Every record must be copied exactly, except that pictures are dropped.

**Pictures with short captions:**

*** Block opens ***

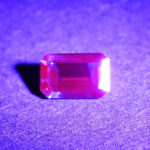 CCDragonGarnet eme cut 6.1x4.0mm 0.60cts N cc457 UV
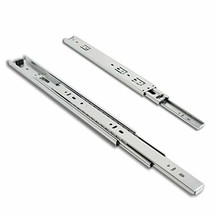 Full Extension Side Mount Heavy Duty Ball Bearing Drawer Slide Set 100 Lb - £30.07 GBP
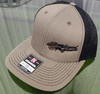 Modern Blessed Logo Grey on Black Hat (BP_ML_GREYB_HAT) Main View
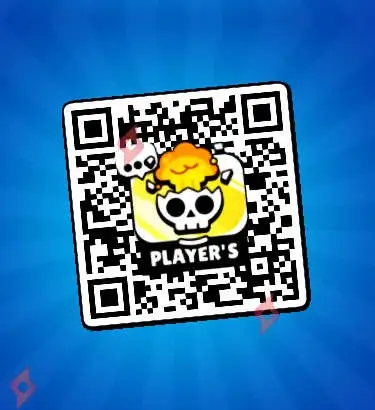 Image Código QR Gratuito del Pin Calavera Explosiva de Brawl Stars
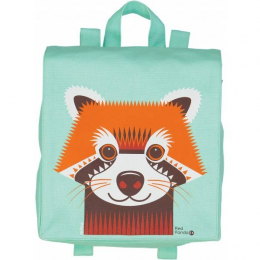 Sac à dos coton BIO - Panda roux - Coq en pâte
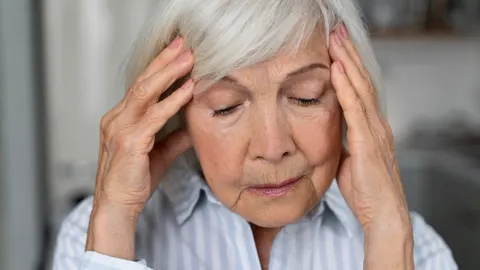 Mujer con problemas de memoria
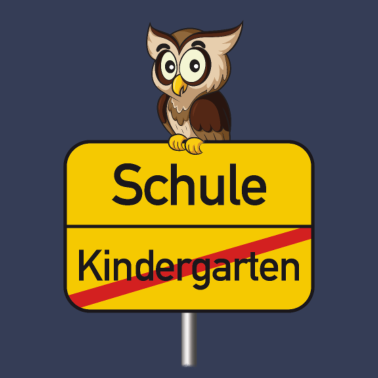 Motiv Schule Kindergarten Einschulung Eule Ortsschild
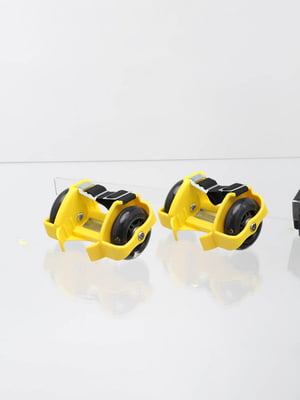 Ролики на п'ятку жовті (6 PU коліс, що світяться, 76 мм) | 6753714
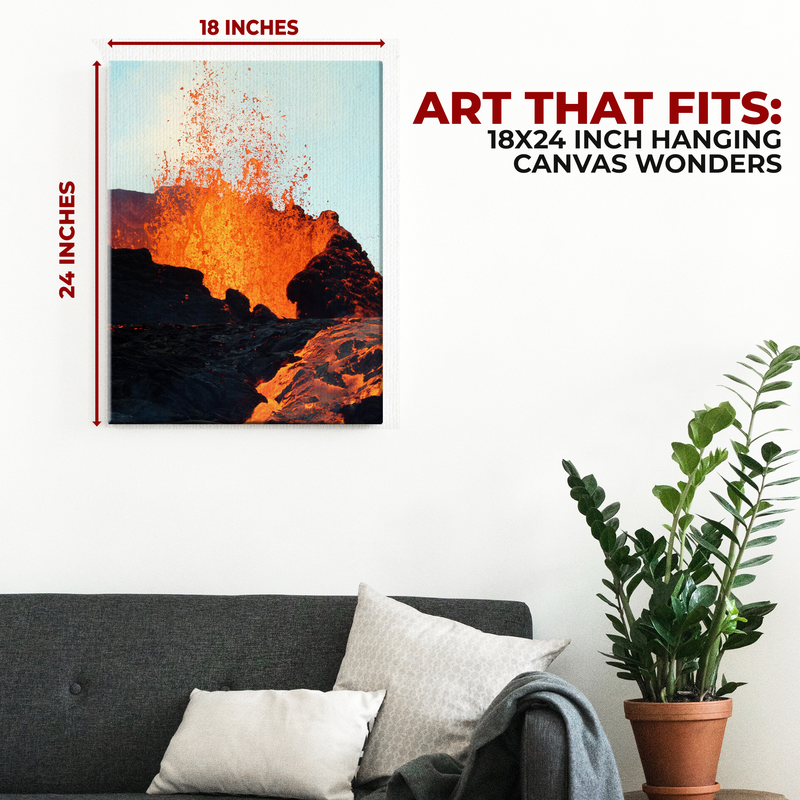 VOLCANO WALL CANVAS DECOR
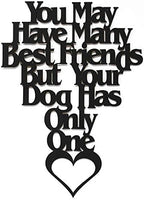 Wall Word Art Decorative Wood Sign for Pet, Dog, Cat, Horse, Pig, Animal Lovers with Fun Sayings and Quotes (You May Have Many Best Friends But Your Dog Has Only One) by MemoryMatsWordArt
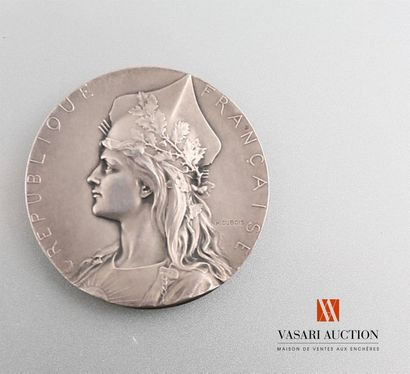 null République française - Médaille "prix de tir", argent, 41 mm, gravée par H.Dubois,...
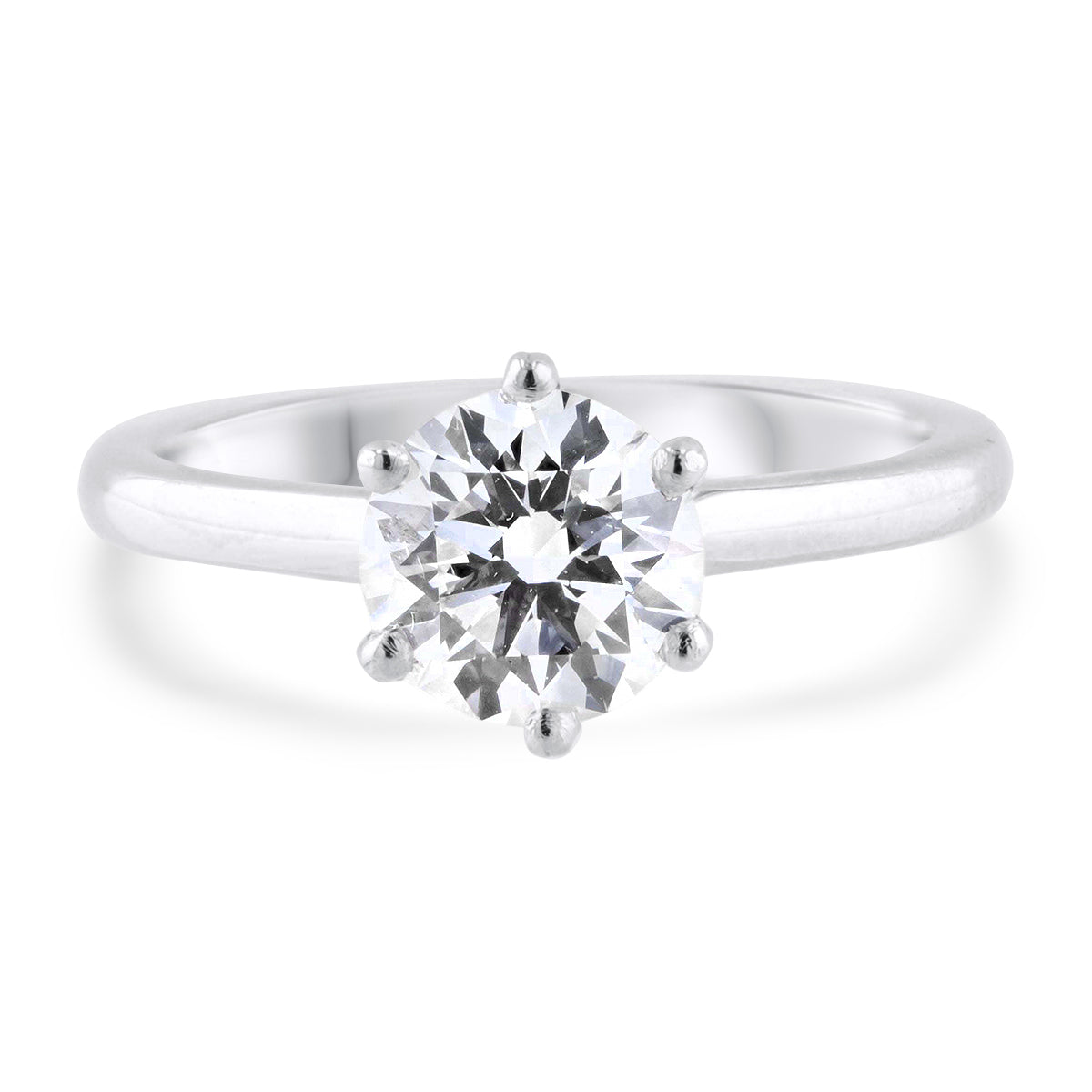 Timeless Six Claw Diamond Solitaire Engagement Ring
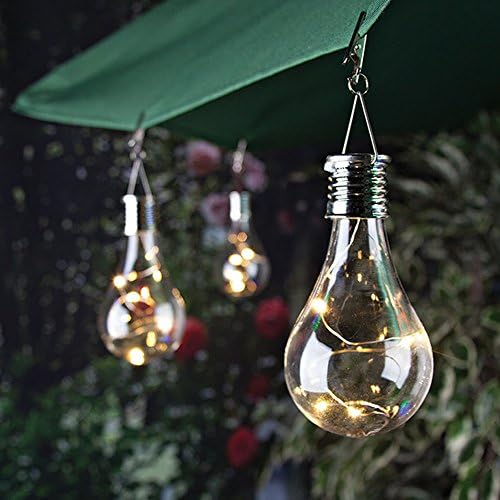 Vefsu Camping Garden Bulbo Solar pendurado Lâmpada de luz à prova d'água LED ao ar livre Luz LED de LED LUZES （1PCS-CLEAR）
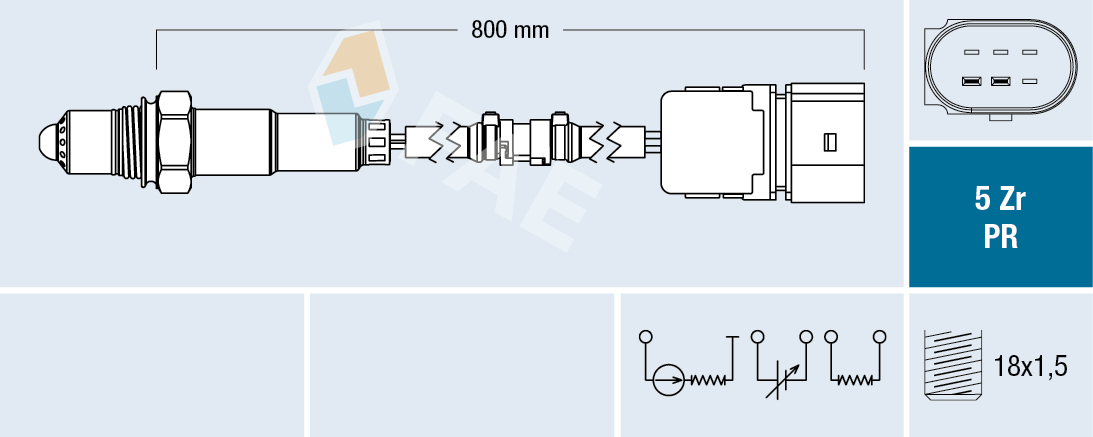 Sonda Lambda VW GOLF IV (1J1) 1.6 16V  benzina 105 cai FAE 75039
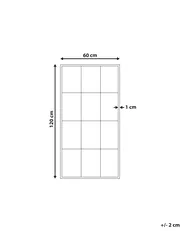 Lustro ścienne CALMONT 60 cm 120 cm Szkło Czarny_1099966
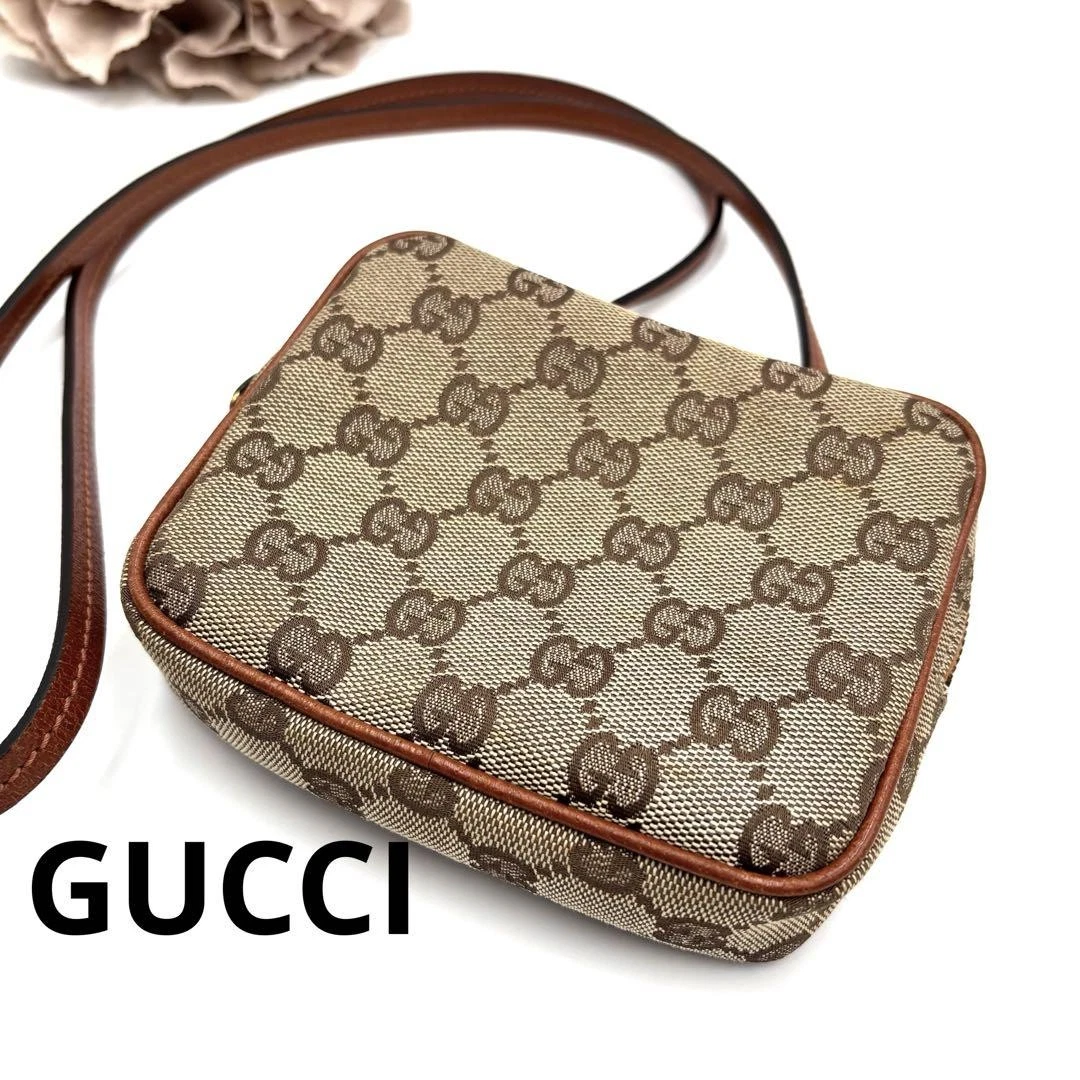 GUCCI sac bandoulière mini sac micro sac GG marron #PG8SU6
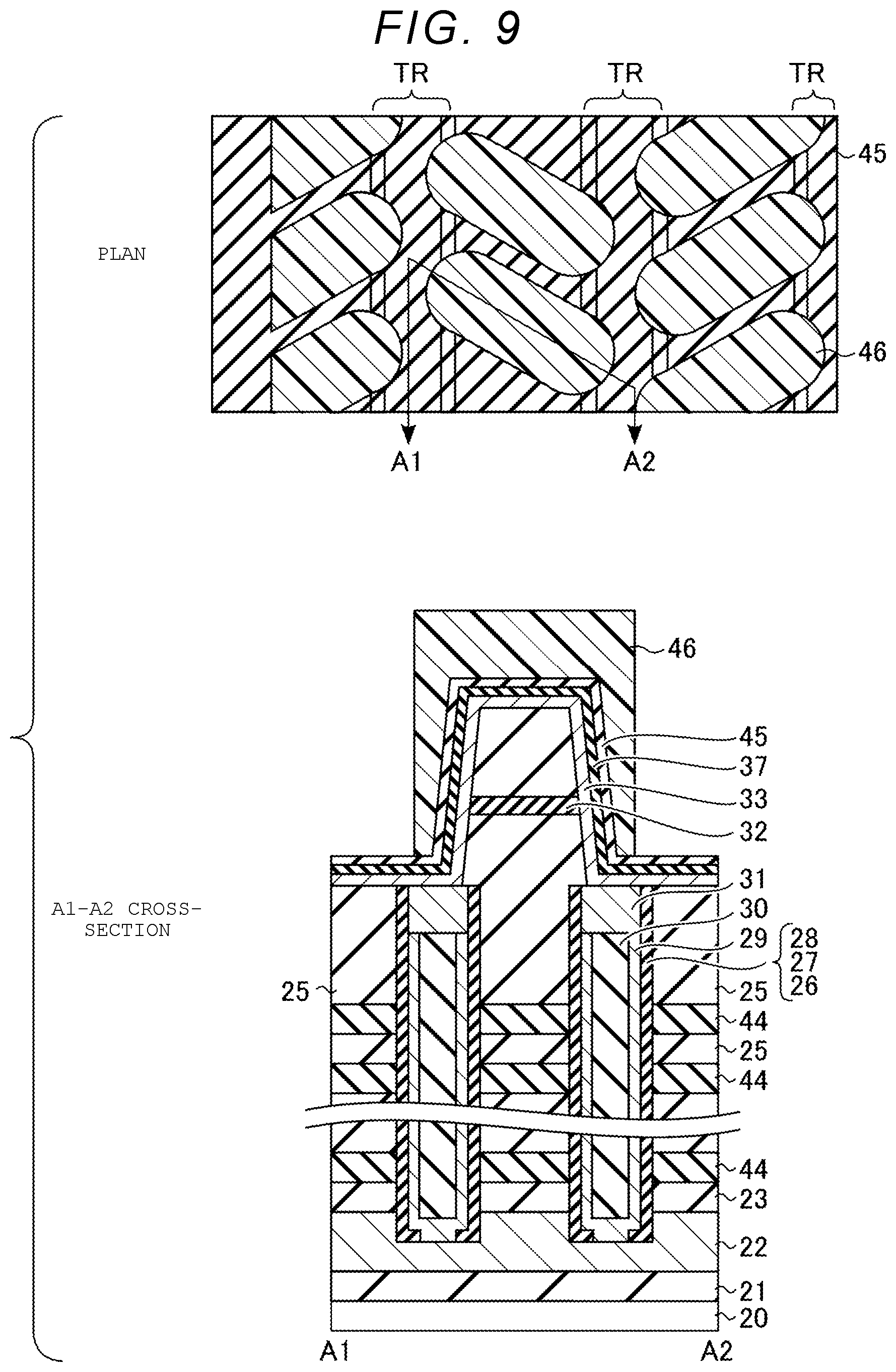 Patent US11785773 Figure 9 – Semiconductor storage device and method for manufacturing the same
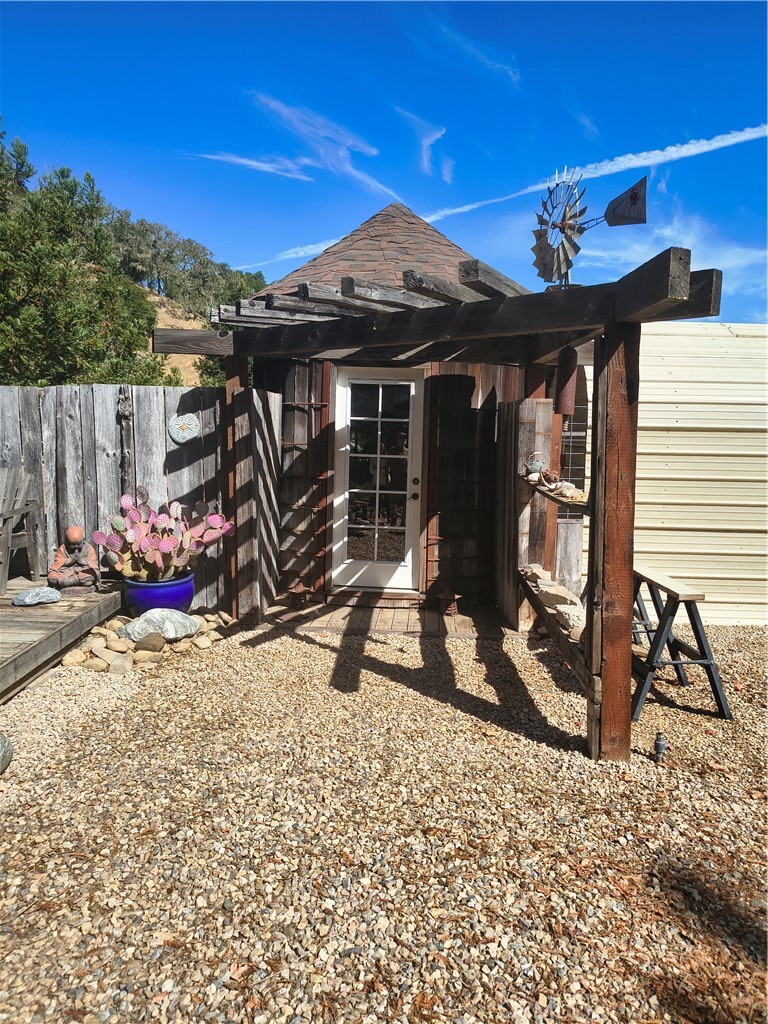 Old water tank storage unit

*** Block closes ***

**Solution to this task:**
 CCDragonGarnet eme cut 6.1x4.0mm 0.60cts N cc457 UV
 Full Extension Side Mount Heavy Duty Ball Bearing Drawer Slide Set 100 Lb - £30.07 GBP
 Modern Blessed Logo Grey on Black Hat (BP_ML_GREYB_HAT) Main View
 Image Código QR Gratuito del Pin Calavera Explosiva de Brawl Stars
 Sac à dos coton BIO - Panda roux - Coq en pâte
 Mujer con problemas de memoria
 Motiv Schule Kindergarten Einschulung Eule Ortsschild
 Ролики на п'ятку жовті (6 PU коліс, що світяться, 76 мм) | 6753714
 VOLCANO WALL CANVAS DECOR
 Wall Word Art Decorative Wood Sign for Pet, Dog, Cat, Horse, Pig, Animal Lovers with Fun Sayings and Quotes (You May Have Many Best Friends But Your Dog Has Only One) by MemoryMatsWordArt
 null République française - Médaille "prix de tir", argent, 41 mm, gravée par H.Dubois,...
 Timeless Six Claw Diamond Solitaire Engagement Ring
 Vefsu Camping Garden Bulbo Solar pendurado Lâmpada de luz à prova d'água LED ao ar livre Luz LED de LED LUZES （1PCS-CLEAR）
 Sonda Lambda VW GOLF IV (1J1) 1.6 16V  benzina 105 cai FAE 75039
 Lustro ścienne CALMONT 60 cm 120 cm Szkło Czarny_1099966
 GUCCI sac bandoulière mini sac micro sac GG marron #PG8SU6
 Patent US11785773 Figure 9 – Semiconductor storage device and method for manufacturing the same
 Old water tank storage unit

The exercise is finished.